# TiVo Premier Software 14.1c (new as of 4/16/2010)



## wolfskinbjc (Apr 17, 2010)

Acording to margrets twitter, this fixes lock ups. Anyone else find any fixes? bug list? Anyone having lockups after this? Experiencing faster HD menus?


----------



## Dreamin (Sep 14, 2006)

http://www.tivocommunity.com/tivo-vb/showthread.php?t=447063


----------



## innocentfreak (Aug 25, 2001)

Already talking about it here


----------



## Goldwing2001 (Sep 30, 2006)

I'm downloading now.


----------



## BigOtter (Apr 18, 2010)

The firmware update has resulted in my remote working 100% better.


----------



## vstone (May 11, 2002)

Do Tivos actually have any firmware except for a few lines of boot code?


----------



## ldobson (Jan 18, 2004)

vstone said:


> Do Tivos actually have any firmware except for a few lines of boot code?


Its more of a software update as firmware implies its flashed to rom. I am pretty sure Tivo updates are simply software updates on the disk only. Lots of people use the word Firmware though, its misused sometimes, its a technicality.


----------



## Monty2_2001 (Aug 6, 2005)

It is mostly a legacy term these days, as more and more devices use drive storage or flash. 'Patch' is probably more accurate.
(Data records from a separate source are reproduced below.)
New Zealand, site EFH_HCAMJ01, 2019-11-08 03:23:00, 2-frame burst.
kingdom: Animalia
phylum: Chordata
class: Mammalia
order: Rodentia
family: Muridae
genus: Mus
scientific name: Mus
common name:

But firmware has stuck for device upgrades like game consoles, STB's..


----------



## ldobson (Jan 18, 2004)

Monty2_2001 said:


> It is mostly a legacy term these days, as more and more devices use drive storage or flash. 'Patch' is probably more accurate. But firmware has stuck for device upgrades like game consoles, STB's..


Well firmware is accurate for devices such as switches, routers and other such devices which boot from a rom chip, those are not considered legacy. Not that I`m arguing with you, and yes 'patch' is probably a more accurate term for TiVo, as I doubt they drop the entire image back on the drive for every upgrade.


----------



## CharlesH (Aug 29, 2002)

vstone said:


> Do Tivos actually have any firmware except for a few lines of boot code?


TIVo's are just computers running a specialized version of Linux with lots of accelerator hardware like for the graphics, and thus have the same assemblage of firmware in its BIOS and the graphics chips, and software on disk, as any such computer. I don't know if their update process can accommodate flashing the firmware; kind of tricky in an automated update process of a consumer device, leading to big support costs if something does not work right.


----------